(Records from a data source)
______
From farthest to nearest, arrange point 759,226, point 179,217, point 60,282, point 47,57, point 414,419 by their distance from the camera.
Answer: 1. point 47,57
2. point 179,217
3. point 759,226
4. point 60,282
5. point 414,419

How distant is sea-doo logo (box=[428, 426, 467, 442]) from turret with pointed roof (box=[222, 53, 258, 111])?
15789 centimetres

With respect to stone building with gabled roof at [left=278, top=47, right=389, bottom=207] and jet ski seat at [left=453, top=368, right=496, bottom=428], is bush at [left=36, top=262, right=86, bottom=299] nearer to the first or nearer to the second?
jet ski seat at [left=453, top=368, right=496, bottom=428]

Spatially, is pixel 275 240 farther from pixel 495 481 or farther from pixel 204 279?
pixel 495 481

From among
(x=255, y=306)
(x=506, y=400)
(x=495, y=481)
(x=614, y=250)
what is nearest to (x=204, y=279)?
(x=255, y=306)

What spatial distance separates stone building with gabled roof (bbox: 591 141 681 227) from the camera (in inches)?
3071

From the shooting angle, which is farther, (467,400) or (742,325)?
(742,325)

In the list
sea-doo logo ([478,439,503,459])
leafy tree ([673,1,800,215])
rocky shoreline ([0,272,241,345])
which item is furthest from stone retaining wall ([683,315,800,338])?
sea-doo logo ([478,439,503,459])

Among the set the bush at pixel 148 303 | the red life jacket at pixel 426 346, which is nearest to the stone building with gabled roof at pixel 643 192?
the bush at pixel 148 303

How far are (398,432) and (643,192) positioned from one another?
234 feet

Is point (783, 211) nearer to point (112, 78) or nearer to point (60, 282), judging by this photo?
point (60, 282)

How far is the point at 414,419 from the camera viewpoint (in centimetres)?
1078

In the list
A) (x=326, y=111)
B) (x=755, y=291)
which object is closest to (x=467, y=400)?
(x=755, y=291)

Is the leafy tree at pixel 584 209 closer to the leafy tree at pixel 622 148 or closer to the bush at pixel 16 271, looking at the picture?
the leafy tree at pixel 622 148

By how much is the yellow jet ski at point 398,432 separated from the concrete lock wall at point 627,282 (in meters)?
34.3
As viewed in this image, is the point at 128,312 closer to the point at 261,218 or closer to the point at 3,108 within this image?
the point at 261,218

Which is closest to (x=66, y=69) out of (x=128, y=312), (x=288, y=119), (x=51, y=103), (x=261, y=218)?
______
▸ **Exercise**: Edit the stretch from the start of the listing through the line containing "15789 centimetres" by replacing "turret" with "tower", leaving everything else unchanged.

▸ **Final result**:
From farthest to nearest, arrange point 759,226, point 179,217, point 60,282, point 47,57, point 414,419 by their distance from the camera.
Answer: 1. point 47,57
2. point 179,217
3. point 759,226
4. point 60,282
5. point 414,419

How distant is sea-doo logo (box=[428, 426, 467, 442]) from tower with pointed roof (box=[222, 53, 258, 111])?
15789 centimetres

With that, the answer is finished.